Highlights
- India's organised gold loan AUM has expanded from around Rs 6.3 lakh crore in March 2023 to roughly Rs 19.4 lakh crore in March 2026.
- Banks held about 82% of organised gold loan AUM as of March 2025; NBFC share reached about 20% by March 2026.
- NBFC gold loan AUM is projected to expand 30–35% in FY2026, supported by elevated gold prices.
- The growth reflects a continuing shift of borrowers from informal lenders to the organised sector.
Gold has always functioned as collateral in India; what has changed is who is holding it. The country's organised gold loan market has expanded at a pace few secured lending categories can match, growing from roughly Rs 6.3 lakh crore of assets under management in March 2023 to about Rs 19.4 lakh crore by March 2026.
That trajectory tells two stories simultaneously — one about the price of gold, and one about a structural migration of borrowers away from the informal moneylender and toward regulated institutions.
Why Investors Are Watching
Gold loans are among the most defensively structured products in Indian lending.
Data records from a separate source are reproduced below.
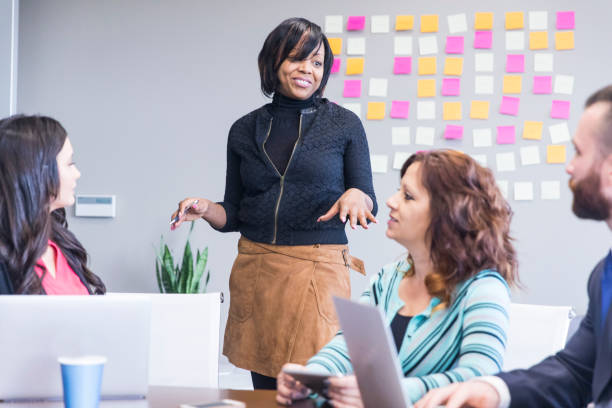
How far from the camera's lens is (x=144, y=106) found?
427cm

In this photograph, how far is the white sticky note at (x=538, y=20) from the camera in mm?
3785

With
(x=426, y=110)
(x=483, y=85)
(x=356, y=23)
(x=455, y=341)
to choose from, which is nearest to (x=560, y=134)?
(x=483, y=85)

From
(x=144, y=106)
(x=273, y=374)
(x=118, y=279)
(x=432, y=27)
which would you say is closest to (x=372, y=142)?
(x=432, y=27)

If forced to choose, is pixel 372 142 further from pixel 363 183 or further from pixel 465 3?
pixel 363 183

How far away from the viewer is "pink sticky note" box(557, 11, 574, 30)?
3756 millimetres

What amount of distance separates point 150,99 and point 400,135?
1516 millimetres

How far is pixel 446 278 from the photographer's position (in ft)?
5.10

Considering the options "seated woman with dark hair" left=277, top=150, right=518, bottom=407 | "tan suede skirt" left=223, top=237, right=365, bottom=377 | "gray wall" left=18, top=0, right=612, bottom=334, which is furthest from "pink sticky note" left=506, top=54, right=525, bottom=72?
"seated woman with dark hair" left=277, top=150, right=518, bottom=407

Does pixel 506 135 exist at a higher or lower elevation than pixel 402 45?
lower

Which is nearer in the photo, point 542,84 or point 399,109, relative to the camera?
point 542,84

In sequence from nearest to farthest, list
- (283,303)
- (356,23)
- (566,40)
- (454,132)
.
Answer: (283,303), (566,40), (454,132), (356,23)

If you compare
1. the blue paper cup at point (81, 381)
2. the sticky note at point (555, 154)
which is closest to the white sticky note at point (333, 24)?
the sticky note at point (555, 154)

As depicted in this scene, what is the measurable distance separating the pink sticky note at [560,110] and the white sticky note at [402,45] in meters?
0.83

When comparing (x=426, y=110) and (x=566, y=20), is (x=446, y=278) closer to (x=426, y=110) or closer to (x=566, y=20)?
(x=426, y=110)
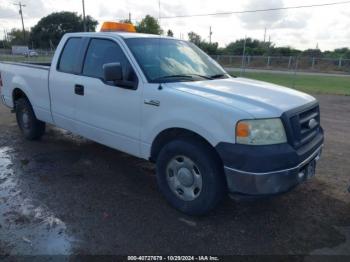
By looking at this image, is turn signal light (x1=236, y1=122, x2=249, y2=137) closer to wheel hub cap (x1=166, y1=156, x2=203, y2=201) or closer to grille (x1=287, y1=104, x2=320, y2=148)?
grille (x1=287, y1=104, x2=320, y2=148)

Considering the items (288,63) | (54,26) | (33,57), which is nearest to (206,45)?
(288,63)

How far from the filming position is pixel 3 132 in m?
7.12

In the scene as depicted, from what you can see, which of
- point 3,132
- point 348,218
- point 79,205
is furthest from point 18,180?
point 348,218

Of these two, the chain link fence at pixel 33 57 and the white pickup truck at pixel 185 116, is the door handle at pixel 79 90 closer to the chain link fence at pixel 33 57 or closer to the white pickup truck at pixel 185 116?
the white pickup truck at pixel 185 116

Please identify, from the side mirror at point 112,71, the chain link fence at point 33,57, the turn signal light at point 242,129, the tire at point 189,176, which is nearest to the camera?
the turn signal light at point 242,129

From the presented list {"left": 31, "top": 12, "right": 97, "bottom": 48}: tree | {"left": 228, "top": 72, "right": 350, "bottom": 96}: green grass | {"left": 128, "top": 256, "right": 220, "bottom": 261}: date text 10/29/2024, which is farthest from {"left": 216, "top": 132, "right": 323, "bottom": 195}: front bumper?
{"left": 31, "top": 12, "right": 97, "bottom": 48}: tree

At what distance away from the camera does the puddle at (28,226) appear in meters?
3.10

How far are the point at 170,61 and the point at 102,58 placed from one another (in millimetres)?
920

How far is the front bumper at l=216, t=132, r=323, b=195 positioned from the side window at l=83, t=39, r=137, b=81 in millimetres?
1521

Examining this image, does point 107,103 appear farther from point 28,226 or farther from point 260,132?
point 260,132

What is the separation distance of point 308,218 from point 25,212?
3.01 metres

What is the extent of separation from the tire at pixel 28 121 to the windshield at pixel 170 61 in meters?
2.79

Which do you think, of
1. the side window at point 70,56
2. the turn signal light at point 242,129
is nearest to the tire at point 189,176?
the turn signal light at point 242,129

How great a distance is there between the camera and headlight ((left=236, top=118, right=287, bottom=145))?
122 inches
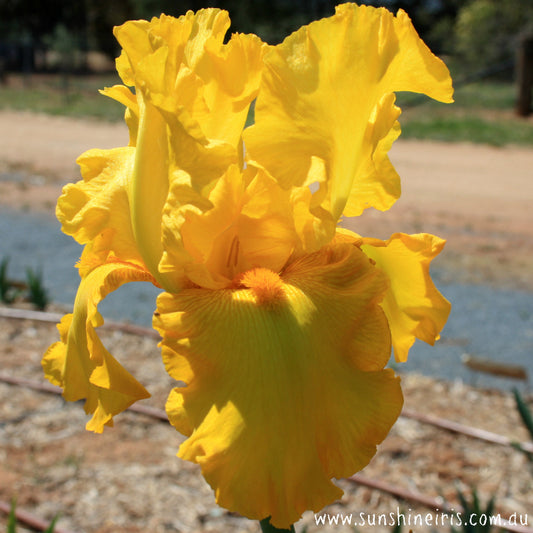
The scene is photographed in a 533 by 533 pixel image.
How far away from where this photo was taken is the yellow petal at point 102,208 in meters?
1.08

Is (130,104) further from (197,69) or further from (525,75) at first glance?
(525,75)

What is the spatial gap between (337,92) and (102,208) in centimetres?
41

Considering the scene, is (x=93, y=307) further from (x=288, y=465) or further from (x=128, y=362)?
(x=128, y=362)

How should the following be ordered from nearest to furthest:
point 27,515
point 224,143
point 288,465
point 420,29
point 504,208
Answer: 1. point 288,465
2. point 224,143
3. point 27,515
4. point 504,208
5. point 420,29

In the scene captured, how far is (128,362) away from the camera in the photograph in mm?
3420

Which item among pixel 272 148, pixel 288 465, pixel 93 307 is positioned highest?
pixel 272 148

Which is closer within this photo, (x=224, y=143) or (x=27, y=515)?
(x=224, y=143)

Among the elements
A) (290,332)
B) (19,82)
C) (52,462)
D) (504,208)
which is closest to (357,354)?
(290,332)

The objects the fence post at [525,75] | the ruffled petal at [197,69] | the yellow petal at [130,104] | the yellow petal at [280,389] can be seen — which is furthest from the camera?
the fence post at [525,75]

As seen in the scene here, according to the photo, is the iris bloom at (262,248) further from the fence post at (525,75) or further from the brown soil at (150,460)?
the fence post at (525,75)

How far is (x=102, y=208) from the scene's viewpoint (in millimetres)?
1082

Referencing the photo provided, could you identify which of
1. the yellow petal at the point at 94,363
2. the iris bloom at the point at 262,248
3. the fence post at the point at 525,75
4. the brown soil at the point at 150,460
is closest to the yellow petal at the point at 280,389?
the iris bloom at the point at 262,248

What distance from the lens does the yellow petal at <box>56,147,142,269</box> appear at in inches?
42.7

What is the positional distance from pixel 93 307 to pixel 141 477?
1688 mm
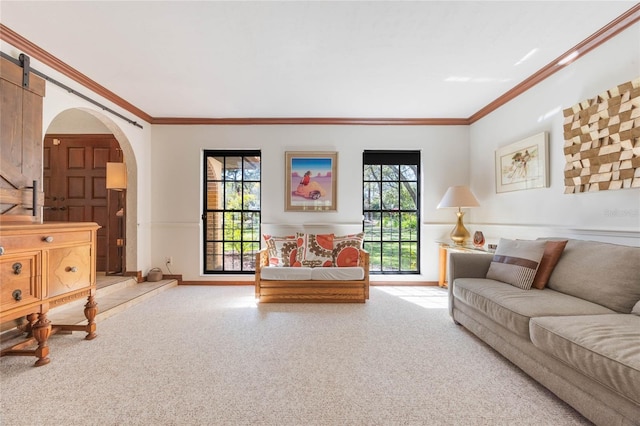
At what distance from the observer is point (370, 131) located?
446 centimetres

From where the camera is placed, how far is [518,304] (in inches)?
75.8

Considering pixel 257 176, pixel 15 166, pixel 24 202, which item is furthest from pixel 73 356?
pixel 257 176

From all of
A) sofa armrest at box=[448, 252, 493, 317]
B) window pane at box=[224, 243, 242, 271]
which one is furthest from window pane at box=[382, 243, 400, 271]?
window pane at box=[224, 243, 242, 271]

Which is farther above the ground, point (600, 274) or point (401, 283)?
point (600, 274)

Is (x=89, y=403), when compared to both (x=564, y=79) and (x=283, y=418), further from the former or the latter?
(x=564, y=79)

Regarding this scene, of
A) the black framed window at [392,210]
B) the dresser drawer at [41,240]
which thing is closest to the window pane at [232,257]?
the black framed window at [392,210]

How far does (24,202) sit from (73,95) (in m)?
1.29

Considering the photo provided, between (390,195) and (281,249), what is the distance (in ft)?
6.30

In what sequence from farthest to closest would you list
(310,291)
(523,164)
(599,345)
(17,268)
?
(310,291)
(523,164)
(17,268)
(599,345)

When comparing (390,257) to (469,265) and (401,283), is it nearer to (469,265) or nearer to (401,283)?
(401,283)

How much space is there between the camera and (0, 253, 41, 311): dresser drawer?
69.4 inches

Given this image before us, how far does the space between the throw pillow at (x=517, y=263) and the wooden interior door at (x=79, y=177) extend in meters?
5.08

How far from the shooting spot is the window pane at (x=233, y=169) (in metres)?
4.55

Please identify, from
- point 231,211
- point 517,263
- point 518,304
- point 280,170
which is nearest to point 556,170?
point 517,263
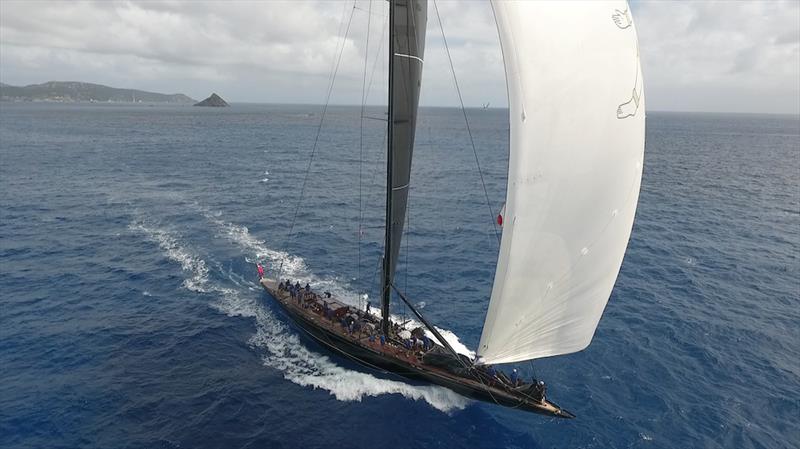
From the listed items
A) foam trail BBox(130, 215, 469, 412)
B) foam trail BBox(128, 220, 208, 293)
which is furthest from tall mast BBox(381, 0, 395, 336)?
foam trail BBox(128, 220, 208, 293)

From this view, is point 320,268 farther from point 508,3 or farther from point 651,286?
point 508,3

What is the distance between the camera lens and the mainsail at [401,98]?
22078mm

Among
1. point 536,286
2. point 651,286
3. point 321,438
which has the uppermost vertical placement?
point 536,286

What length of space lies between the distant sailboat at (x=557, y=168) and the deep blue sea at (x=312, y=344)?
5.78 meters

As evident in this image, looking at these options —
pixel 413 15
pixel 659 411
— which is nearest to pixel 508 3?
pixel 413 15

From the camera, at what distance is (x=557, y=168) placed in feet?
53.3

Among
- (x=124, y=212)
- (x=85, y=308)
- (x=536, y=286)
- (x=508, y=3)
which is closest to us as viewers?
(x=508, y=3)

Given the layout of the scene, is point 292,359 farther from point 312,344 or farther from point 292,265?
point 292,265

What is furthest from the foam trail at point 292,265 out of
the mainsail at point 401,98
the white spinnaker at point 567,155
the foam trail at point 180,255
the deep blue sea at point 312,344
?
the white spinnaker at point 567,155

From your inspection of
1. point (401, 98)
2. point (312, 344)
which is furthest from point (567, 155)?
point (312, 344)

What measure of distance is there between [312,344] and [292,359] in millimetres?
1602

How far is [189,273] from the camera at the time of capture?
4034cm

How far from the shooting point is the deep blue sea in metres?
23.3

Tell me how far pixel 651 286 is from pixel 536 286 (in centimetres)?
2685
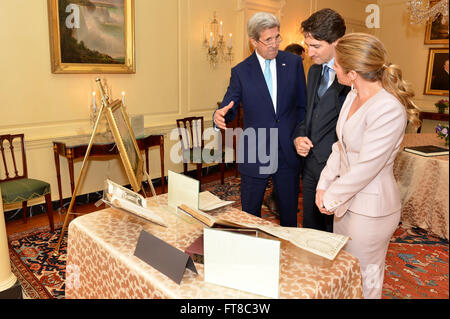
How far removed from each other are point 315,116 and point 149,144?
9.51 feet

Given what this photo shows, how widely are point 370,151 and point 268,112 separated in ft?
4.13

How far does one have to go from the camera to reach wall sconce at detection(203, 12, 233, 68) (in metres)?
5.79

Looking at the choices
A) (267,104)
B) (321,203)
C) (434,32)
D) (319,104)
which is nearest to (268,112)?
(267,104)

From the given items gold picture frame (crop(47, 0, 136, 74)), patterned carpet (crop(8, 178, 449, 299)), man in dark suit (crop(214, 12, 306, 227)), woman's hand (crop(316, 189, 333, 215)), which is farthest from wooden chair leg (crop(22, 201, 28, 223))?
woman's hand (crop(316, 189, 333, 215))

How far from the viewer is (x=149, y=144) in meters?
4.72

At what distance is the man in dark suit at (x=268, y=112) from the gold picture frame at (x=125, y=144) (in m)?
0.68

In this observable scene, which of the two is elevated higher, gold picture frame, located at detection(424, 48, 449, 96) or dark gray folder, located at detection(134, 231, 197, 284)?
gold picture frame, located at detection(424, 48, 449, 96)

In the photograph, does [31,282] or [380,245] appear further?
[31,282]

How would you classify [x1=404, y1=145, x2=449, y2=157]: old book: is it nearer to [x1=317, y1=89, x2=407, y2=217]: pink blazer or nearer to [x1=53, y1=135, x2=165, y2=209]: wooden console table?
[x1=317, y1=89, x2=407, y2=217]: pink blazer

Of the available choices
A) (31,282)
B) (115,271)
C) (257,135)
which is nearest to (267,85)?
(257,135)

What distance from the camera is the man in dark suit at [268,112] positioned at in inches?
100

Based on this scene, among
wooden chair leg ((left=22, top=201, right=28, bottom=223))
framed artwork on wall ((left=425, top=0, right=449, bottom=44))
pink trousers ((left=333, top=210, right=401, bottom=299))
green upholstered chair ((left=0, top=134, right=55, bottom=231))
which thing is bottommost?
wooden chair leg ((left=22, top=201, right=28, bottom=223))

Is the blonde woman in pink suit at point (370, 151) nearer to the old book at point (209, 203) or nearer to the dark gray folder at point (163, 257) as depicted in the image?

The collateral is liquid, easily valued, and physically held by the lender, which keeps loss-given-default low. When gold prices rise, the same pledged quantity supports a larger loan, mechanically expanding the book without any increase in the number of borrowers.
That is a substantial part of what has driven the recent expansion. NBFC gold loan assets under management are projected to grow 30–35% in FY2026, a rate supported directly by the strength in gold prices. Growth of that character is real, but it is not the same as growth driven purely by new customer acquisition, and the distinction matters when assessing durability.
Market Context
The competitive structure is shifting. Banks continued to dominate the organised market with roughly 82% of total AUM as of March 2025, but the NBFC share had reached about 20% by March 2026. Specialist non-bank lenders have been growing faster than the banking channel, gradually rebalancing a market that banks have long controlled.
The wider financial sector backdrop is one of expansion. Banks are set for a Q1 credit boost, though net interest margin pressure may temper the earnings translation. Gold loans, being secured and typically higher-yielding than mainstream retail credit, occupy a favourable position within that margin equation.
What Market Participants Will Monitor
Gold price sensitivity cuts both ways and is the primary variable. A sustained correction in bullion would compress loan-to-value headroom, potentially triggering top-up demands or auctions, and would slow the mechanical AUM growth that elevated prices have supplied.
Regulatory treatment is the second axis. Loan-to-value norms, auction practices and disclosure standards have all attracted supervisory attention across the retail lending space, and any tightening would affect the NBFC channel more than the bank channel. Asset quality and collection efficiency data through the Q1 FY27 reporting season will provide the near-term evidence.
Industry or Peer Perspective
The gold loan business sits within a broader Indian financial services sector that is drawing significant capital. SBI Funds Management, a subsidiary of State Bank of India (NSE:SBIN), has opened a Rs 9,813-crore initial public offering at a price band of Rs 545–574 per share, and Poonawalla Fincorp (NSE:POONAWALLA) approved the issuance of secured, redeemable non-convertible debentures worth up to Rs 500 crore via private placement.
Those datapoints indicate that funding access for non-bank lenders remains open, which matters directly for a business whose growth depends on the availability and cost of wholesale borrowing.
Conclusion
India's organised gold loan market has roughly tripled its asset base in three years, with banks still holding the majority share and NBFCs steadily gaining ground. Elevated gold prices and the ongoing shift away from informal lending are the two forces behind it.
The question the sector now faces is what happens to the growth rate if gold prices stop climbing. That is the variable on which the durability of the expansion rests.
FAQs
Q: Why is the company in focus today?
A: The focus is on India's gold loan market, where organised AUM has grown from around Rs 6.3 lakh crore in March 2023 to roughly Rs 19.4 lakh crore in March 2026. Elevated gold prices and a shift from informal to organised lending have driven the expansion.
Q: What factors are investors monitoring?
A: Gold price levels, which directly determine loan-to-value headroom and the mechanical growth in AUM, and the regulatory treatment of loan-to-value norms and auction practices. NBFC gold loan AUM is projected to expand 30–35% in FY2026.
Q: Which peer companies are relevant?
A: Specific listed gold loan names are not clearly supported by the available research, so peer relevance is limited on that basis. In the broader non-bank lending space, Poonawalla Fincorp (NSE:POONAWALLA) and State Bank of India (NSE:SBIN) feature in the current financial sector news cycle.
Q: Is this article investment advice?
A: No. This article is intended solely for informational purposes and should not be considered investment, financial or trading advice.